EXERCISE MATERIALS:
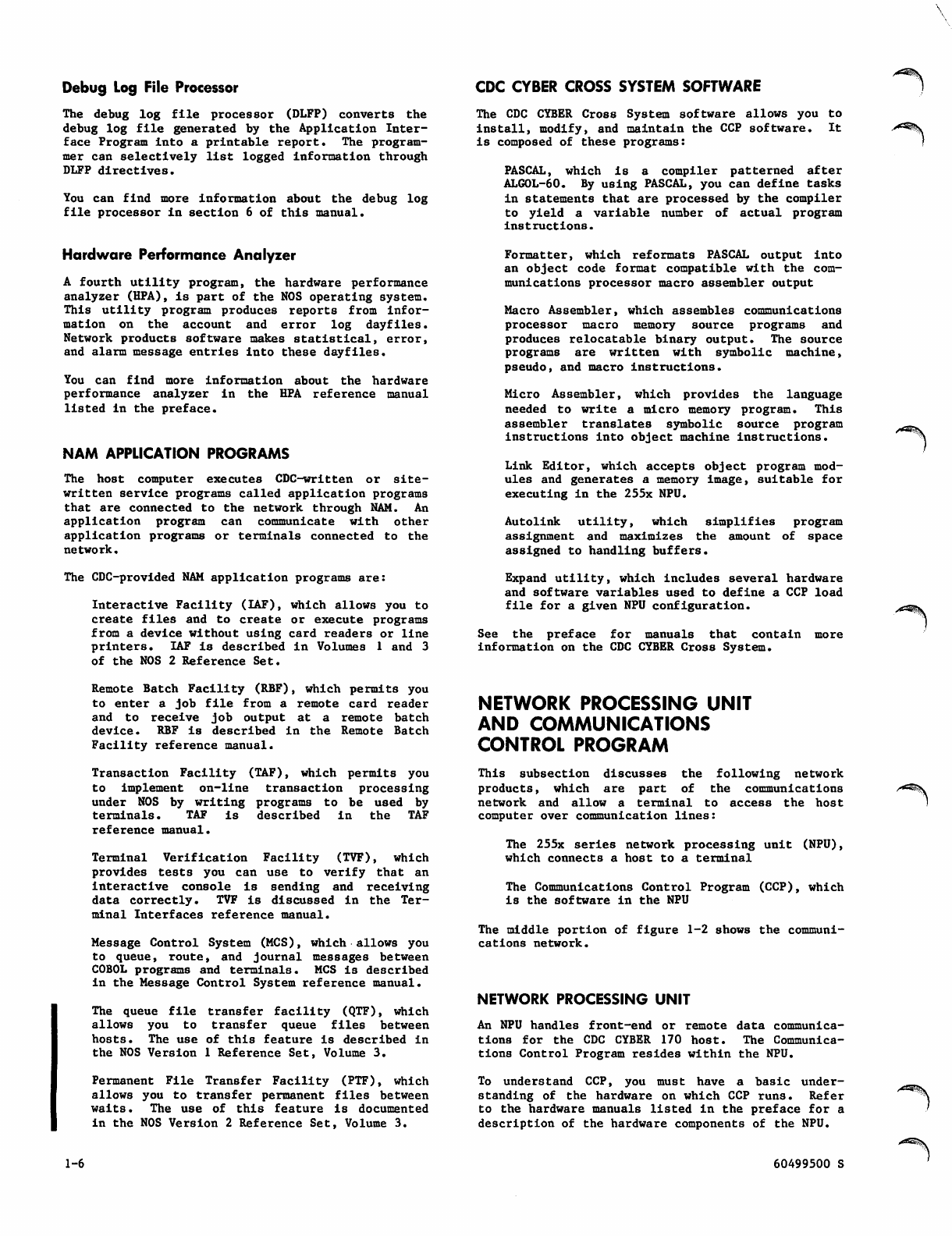 Debug Log File Processor

The debug log file processor (DLFP) converts the debug log file generated by the Application Interface Program into a printable report. The programmer can selectively list logged information through DLFP directives.

You can find more information about the debug log file processor in section 6 of this manual.

Hardware Performance Analyzer

A fourth utility program, the hardware performance analyzer (HPA), is part of the NOS operating system. This utility program produces reports from information on the account and error log dayfiles. Network products software makes statistical, error, and alarm message entries into these dayfiles.

You can find more information about the hardware performance analyzer in the HPA reference manual listed in the preface.

NAM APPLICATION PROGRAMS

The host computer executes CDC-written or site-written service programs called application programs that are connected to the network through NAM. An application program can communicate with other application programs or terminals connected to the network.

The CDC-provided NAM application programs are:

Interactive Facility (IAF), which allows you to create files and to create or execute programs from a device without using card readers or line printers. IAF is described in Volumes 1 and 3 of the NOS 2 Reference Set.

Remote Batch Facility (RBF), which permits you to enter a job file from a remote card reader and to receive job output at a remote batch device. RBF is described in the Remote Batch Facility reference manual.

Transaction Facility (TAF), which permits you to implement on-line transaction processing under NOS by writing programs to be used by terminals. TAF is described in the TAF reference manual.

Terminal Verification Facility (TVF), which provides tests you can use to verify that an interactive console is sending and receiving data correctly. TVF is discussed in the Terminal Interfaces reference manual.

Message Control System (MCS), which allows you to queue, route, and journal messages between COBOL programs and terminals. MCS is described in the Message Control System reference manual.

The queue file transfer facility (QTF), which allows you to transfer queue files between hosts. The use of this feature is described in the NOS Version 1 Reference Set, Volume 3.

Permanent File Transfer Facility (PTF), which allows you to transfer permanent files between waits. The use of this feature is documented in the NOS Version 2 Reference Set, Volume 3.

CDC CYBER CROSS SYSTEM SOFTWARE

The CDC CYBER Cross System software allows you to install, modify, and maintain the CCP software. It is composed of these programs:

PASCAL, which is a compiler patterned after ALGOL-60. By using PASCAL, you can define tasks in statements that are processed by the compiler to yield a variable number of actual program instructions.

Formatter, which reformats PASCAL output into an object code format compatible with the communications processor macro assembler output

Macro Assembler, which assembles communications processor macro memory source programs and produces relocatable binary output. The source programs are written with symbolic machine, pseudo, and macro instructions.

Micro Assembler, which provides the language needed to write a micro memory program. This assembler translates symbolic source program instructions into object machine instructions.

Link Editor, which accepts object program modules and generates a memory image, suitable for executing in the 255x NPU.

Autolink utility, which simplifies program assignment and maximizes the amount of space assigned to handling buffers.

Expand utility, which includes several hardware and software variables used to define a CCP load file for a given NPU configuration.

See the preface for manuals that contain more information on the CDC CYBER Cross System.

NETWORK PROCESSING UNIT AND COMMUNICATIONS CONTROL PROGRAM

This subsection discusses the following network products, which are part of the communications network and allow a terminal to access the host computer over communication lines:

The 255x series network processing unit (NPU), which connects a host to a terminal

The Communications Control Program (CCP), which is the software in the NPU

The middle portion of figure 1-2 shows the communications network.

NETWORK PROCESSING UNIT

An NPU handles front-end or remote data communications for the CDC CYBER 170 host. The Communications Control Program resides within the NPU.

To understand CCP, you must have a basic understanding of the hardware on which CCP runs. Refer to the hardware manuals listed in the preface for a description of the hardware components of the NPU.

1-6

60499500 S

YOUR INSTRUCTIONS: An exact copy of the lines from the one containing "PASCAL, which is" through the end of the entries is required, and nothing beyond them.

RESPONSE:
PASCAL, which is a compiler patterned after ALGOL-60. By using PASCAL, you can define tasks in statements that are processed by the compiler to yield a variable number of actual program instructions.

Formatter, which reformats PASCAL output into an object code format compatible with the communications processor macro assembler output

Macro Assembler, which assembles communications processor macro memory source programs and produces relocatable binary output. The source programs are written with symbolic machine, pseudo, and macro instructions.

Micro Assembler, which provides the language needed to write a micro memory program. This assembler translates symbolic source program instructions into object machine instructions.

Link Editor, which accepts object program modules and generates a memory image, suitable for executing in the 255x NPU.

Autolink utility, which simplifies program assignment and maximizes the amount of space assigned to handling buffers.

Expand utility, which includes several hardware and software variables used to define a CCP load file for a given NPU configuration.

See the preface for manuals that contain more information on the CDC CYBER Cross System.

NETWORK PROCESSING UNIT AND COMMUNICATIONS CONTROL PROGRAM

This subsection discusses the following network products, which are part of the communications network and allow a terminal to access the host computer over communication lines:

The 255x series network processing unit (NPU), which connects a host to a terminal

The Communications Control Program (CCP), which is the software in the NPU

The middle portion of figure 1-2 shows the communications network.

NETWORK PROCESSING UNIT

An NPU handles front-end or remote data communications for the CDC CYBER 170 host. The Communications Control Program resides within the NPU.

To understand CCP, you must have a basic understanding of the hardware on which CCP runs. Refer to the hardware manuals listed in the preface for a description of the hardware components of the NPU.

1-6

60499500 S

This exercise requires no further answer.